Stored rows:
▬▬▬▬▬▬
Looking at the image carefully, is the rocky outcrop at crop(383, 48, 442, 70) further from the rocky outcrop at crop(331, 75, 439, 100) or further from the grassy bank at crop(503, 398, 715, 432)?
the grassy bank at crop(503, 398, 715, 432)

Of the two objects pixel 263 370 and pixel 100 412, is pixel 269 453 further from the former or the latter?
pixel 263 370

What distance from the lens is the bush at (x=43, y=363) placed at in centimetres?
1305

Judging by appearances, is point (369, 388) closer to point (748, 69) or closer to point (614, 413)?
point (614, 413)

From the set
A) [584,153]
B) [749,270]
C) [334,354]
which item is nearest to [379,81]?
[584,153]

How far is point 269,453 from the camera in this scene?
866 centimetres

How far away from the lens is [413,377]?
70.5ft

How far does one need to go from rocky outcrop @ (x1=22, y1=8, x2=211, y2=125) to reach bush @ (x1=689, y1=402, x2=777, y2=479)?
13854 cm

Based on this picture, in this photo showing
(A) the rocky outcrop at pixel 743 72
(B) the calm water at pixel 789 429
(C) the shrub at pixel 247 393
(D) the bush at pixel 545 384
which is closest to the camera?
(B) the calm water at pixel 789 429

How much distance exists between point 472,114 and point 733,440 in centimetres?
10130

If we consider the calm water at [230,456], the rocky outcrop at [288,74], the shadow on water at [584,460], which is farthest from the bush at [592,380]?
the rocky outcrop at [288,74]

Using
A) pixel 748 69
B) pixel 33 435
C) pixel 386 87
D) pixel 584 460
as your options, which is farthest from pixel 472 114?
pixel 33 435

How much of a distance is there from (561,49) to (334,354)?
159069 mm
▬▬▬▬▬▬
Problem to work on: Make an exact copy of every line from the one with "How much distance" to the end of the data, with the first and last of those lines included.

Answer to the task:
How much distance exists between point 472,114 and point 733,440 in centimetres?
10130

If we consider the calm water at [230,456], the rocky outcrop at [288,74], the shadow on water at [584,460], which is farthest from the bush at [592,380]?
the rocky outcrop at [288,74]

Using
A) pixel 748 69
B) pixel 33 435
C) pixel 386 87
D) pixel 584 460
as your options, which is farthest from pixel 472 114?
pixel 33 435

How much of a distance is there from (561,49) to (334,354)?
159069 mm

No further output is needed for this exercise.